The peptide’s anti-inflammatory properties make it particularly valuable for conditions characterized by cytokine-driven tissue damage. In sarcoidosis and metabolic disease-associated neuropathies, ARA-290 helps limit ongoing tissue deterioration while supporting functional recovery. Australian researchers have noted promising results in stabilizing inflammatory cascades that typically perpetuate these conditions. Additionally, ARA-290’s role in promoting angiogenesis enhances the delivery of vital nutrients and oxygen to damaged tissues, further supporting recovery.

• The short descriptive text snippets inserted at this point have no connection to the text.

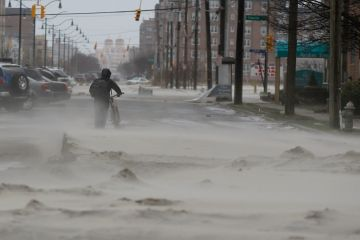 Photo:  A man walks down a street covered in beach sand due to flooding from Hurricane Sandy in Long Beach, New York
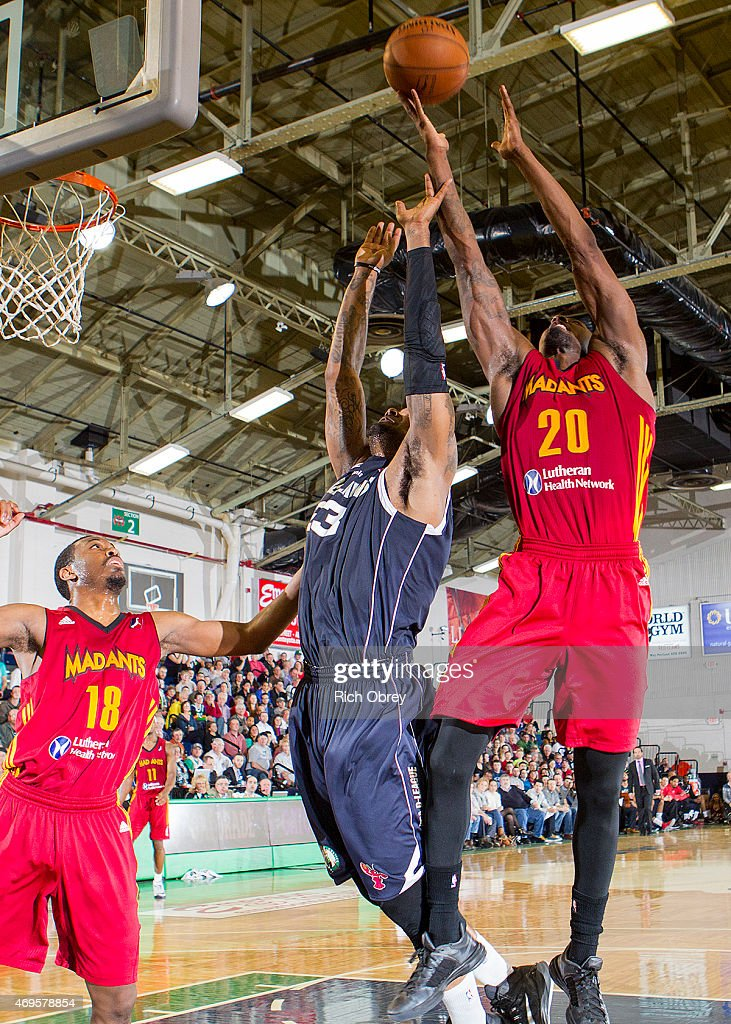 Marcus Simmons #20 of the Fort Wayne Mad Ants pulls in a defensive rebound over <a gi-track='captionPersonalityLinkClicked' href=/galleries/search?phrase=Romero+Osby&family=editorial&specificpeople=5757556 ng-click='$event.stopPropagation()'>Romero Osby</a> #23 of the Maine Red Claws during Playoff Game #2 on April 11, 2015 at the Portland Expo.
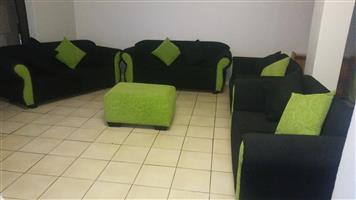 10 Seater Lounge Suite with pillows and an Ottoman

| Domain | Observed/targeted effect | Example settings |
|---|---|---|
| Neuropathic symptoms | Pain reduction, sensory improvement | Small-fiber neuropathy |
| Inflammatory injury | Cytokine dampening, tissue protection | Sarcoidosis, metabolic disease |
Beyond these primary applications, ARA-290 shows promise for corneal nerve dysfunction and post-ischemic tissue stress. Australian clinical investigations focus on measuring improvements in nerve integrity, symptom relief, and preservation of microvascular function.
Unlike many peptides, ARA-290 is not positioned as an anabolic or hematopoietic agent, making its therapeutic profile distinct. Assessment protocols typically monitor intraepidermal nerve fiber density, autonomic function testing, and inflammatory biomarkers to quantify meaningful clinical improvements.

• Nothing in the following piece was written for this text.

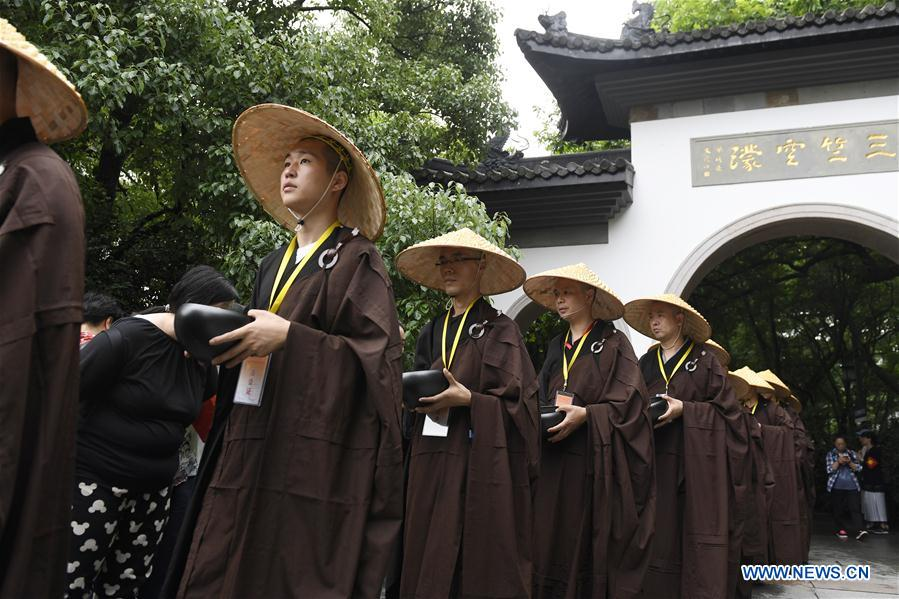 Monks participate in traditional mendicants' walk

Synergistic Protocols & Stacks
The Neuropathy Repair Stack provides optimal synergy with ARA-290 by maintaining stable foundational measures while introducing complementary agents. This protocol combines ARA-290’s tissue-protective properties with alpha-lipoic acid (600mg daily) and high-dose B-vitamins (particularly B1, B6, and B12) to support nerve regeneration pathways.
Patients continue with strict glycemic control while incorporating Lion’s Mane mushroom extract (1000mg twice daily) for neurotrophic factor production. Low-dose naltrexone (4.5mg at bedtime) may be added after 4 weeks if inflammatory markers remain elevated.
The protocol emphasizes morning ARA-290 administration followed by gentle nerve-gliding exercises, with evening doses of magnesium threonate (2000mg) to support nerve membrane stability. Clinicians monitor nerve conduction studies at baseline, 6 weeks and 12 weeks, with protocol adjustments based on objective measures rather than symptom reporting alone.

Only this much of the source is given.